The National Transportation Safety Board has called for the first-ever nationwide ban on personal electronic devices while operating a motor vehicle, a proposal that if adopted by the states, would effectively prohibit drivers from texting and calling across the board. The recommendation Tuesday came after a Board meeting on a deadly multi-vehicle highway crash that occurred in Gray Summit, Missouri, last year.
The safety recommendation calls for all 50 states and the District of Columbia to ban the non-emergency use of portable electronic devices (PEDs) other than those designed to support driving, such as GPS navigational devices, for all drivers. The recommendation also urges high-level enforcement and public-relations campaigns to raise awareness of the new law and heightened enforcement among the public.
“According to NHTSA, more than 3,000 people lost their lives last year in distraction-related accidents“, said Chairman Deborah A.P. Hersman. “It is time for all of us to stand up for safety by turning off electronic devices when driving.”
“No call, no text, no update, is worth a human life.”
On August 5, 2010, on a section of Interstate 44 in Gray Summit, Missouri, a pickup truck ran into the back of a truck-tractor that had slowed due to an active construction zone. The pickup truck, in turn, was struck from behind by a school bus. That school bus was then hit by a second school bus. Two people died and 38 others were injured in the crash.
The NTSB’s investigation found that the pickup driver sent and received 11 text messages in the 11 minutes preceding the accident. The last text was received moments before the pickup struck the truck-tractor.

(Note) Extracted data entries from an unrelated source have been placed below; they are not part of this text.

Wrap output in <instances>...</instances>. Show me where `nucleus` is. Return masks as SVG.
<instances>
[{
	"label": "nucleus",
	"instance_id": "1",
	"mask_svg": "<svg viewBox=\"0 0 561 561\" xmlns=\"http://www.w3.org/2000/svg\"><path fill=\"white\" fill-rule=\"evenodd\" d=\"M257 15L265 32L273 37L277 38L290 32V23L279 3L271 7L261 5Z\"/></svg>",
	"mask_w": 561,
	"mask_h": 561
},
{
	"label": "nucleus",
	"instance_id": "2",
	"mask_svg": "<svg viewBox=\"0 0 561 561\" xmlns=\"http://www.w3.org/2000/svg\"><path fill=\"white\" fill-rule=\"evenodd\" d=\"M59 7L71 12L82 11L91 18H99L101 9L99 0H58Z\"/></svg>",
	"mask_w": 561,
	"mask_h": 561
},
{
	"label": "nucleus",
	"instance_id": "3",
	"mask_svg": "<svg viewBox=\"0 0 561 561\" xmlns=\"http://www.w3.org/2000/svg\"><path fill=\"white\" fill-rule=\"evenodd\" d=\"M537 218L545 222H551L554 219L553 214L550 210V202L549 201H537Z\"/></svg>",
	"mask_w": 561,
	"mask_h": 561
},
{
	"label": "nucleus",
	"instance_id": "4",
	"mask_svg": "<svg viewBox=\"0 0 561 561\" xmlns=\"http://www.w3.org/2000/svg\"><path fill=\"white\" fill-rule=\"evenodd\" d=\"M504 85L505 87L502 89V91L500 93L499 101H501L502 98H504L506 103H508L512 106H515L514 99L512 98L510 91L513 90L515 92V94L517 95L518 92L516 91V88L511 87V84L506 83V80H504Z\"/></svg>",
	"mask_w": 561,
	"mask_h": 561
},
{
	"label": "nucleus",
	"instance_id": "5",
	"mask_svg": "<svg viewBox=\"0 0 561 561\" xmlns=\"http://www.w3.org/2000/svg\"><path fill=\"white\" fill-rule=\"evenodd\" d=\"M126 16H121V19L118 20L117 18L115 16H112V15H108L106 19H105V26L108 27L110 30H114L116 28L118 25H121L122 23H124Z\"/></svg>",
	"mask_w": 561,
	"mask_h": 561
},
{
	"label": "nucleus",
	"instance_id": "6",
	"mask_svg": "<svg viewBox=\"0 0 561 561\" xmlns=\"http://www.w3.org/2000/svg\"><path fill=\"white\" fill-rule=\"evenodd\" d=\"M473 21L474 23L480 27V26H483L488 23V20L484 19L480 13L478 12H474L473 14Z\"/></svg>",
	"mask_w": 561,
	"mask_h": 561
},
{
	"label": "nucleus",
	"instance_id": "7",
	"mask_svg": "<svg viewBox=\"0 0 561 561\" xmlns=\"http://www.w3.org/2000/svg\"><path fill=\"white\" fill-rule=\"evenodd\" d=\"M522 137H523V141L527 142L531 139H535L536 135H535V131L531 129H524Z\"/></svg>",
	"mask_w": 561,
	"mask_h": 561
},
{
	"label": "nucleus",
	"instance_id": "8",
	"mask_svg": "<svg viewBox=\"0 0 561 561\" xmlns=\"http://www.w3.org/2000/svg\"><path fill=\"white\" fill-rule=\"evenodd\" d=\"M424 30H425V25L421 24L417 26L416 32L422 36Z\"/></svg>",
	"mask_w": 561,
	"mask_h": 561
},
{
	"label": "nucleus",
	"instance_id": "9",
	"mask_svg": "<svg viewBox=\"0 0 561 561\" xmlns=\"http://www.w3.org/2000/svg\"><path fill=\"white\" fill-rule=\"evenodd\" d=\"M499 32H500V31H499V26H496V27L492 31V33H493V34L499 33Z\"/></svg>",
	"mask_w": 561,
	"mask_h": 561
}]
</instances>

The Missouri crash is the most recent distracted-driving crash the NTSB has investigated. According to the NTSB, the very first investigation involving distraction from a wireless electronic device occurred in 2002, when a novice driver, distracted by a conversation on her cell phone, veered off the roadway in Largo, Maryland, crossed the median, flipped the car over, and killed five people.
The NTSB has since witnessed distracted-driving related death and injury not just on the nation’s highways but across all modes of transportation. Some other examples the NTSB cites for its recommendation:
- In 2004, an experienced bus driver, distracted on his hands-free cell phone, failed to move to the center lane and struck the underside of an arched stone bridge on the George Washington Parkway in Alexandria, Virginia. Eleven of the 27 high school students were injured.
- In 2008, a commuter train collided with a freight train in Chatsworth, California, after the commuter train engineer, who had a history of using his cell phone for personal communications while on duty, ran a red signal while texting. Twenty-five people were killed and dozens more injured.
- In 2009, two airline pilots were out of radio communication with air traffic control for more than an hour because they were distracted by their personal laptops. They over-flew their destination by more than 100 miles, only realizing their error when a flight attendant inquired about preparing for arrival.
- In Philadelphia in 2010, a barge being towed by a tugboat ran over an amphibious “duck” boat in the Delaware River, killing two Hungarian tourists. The tugboat mate failed to maintain a proper lookout due to repeated use of a cell-phone and laptop computer.
- In 2010, near Munfordville, Kentucky, a truck-tractor in combination with a 53-foot-long trailer, left its lane, crossed the median and collided with a 15-passenger van. The truck driver failed to maintain control of his vehicle because he was distracted by use of his cell-phone. Eleven people were killed in that crash.
The NTSB also cites a study of commercial drivers conducted by the Virginia Tech Transportation Institute, which found that drivers who texted, emailed, or accessed the Internet behind the wheel were 163 times more likely to experience “safety critical” events that could lead to a crash.
A survey of more than 6,000 drivers conducted by the National Highway Traffic Safety Administration found that 2 out of 10 American drivers in general and 5 out 10 drivers between the ages of 21 and 24 have emailed, texted, or thumbed through messages while driving. Moreover, the survey found that many drivers don’t feel it’s dangerous when they are the ones doing it, only when other drivers do.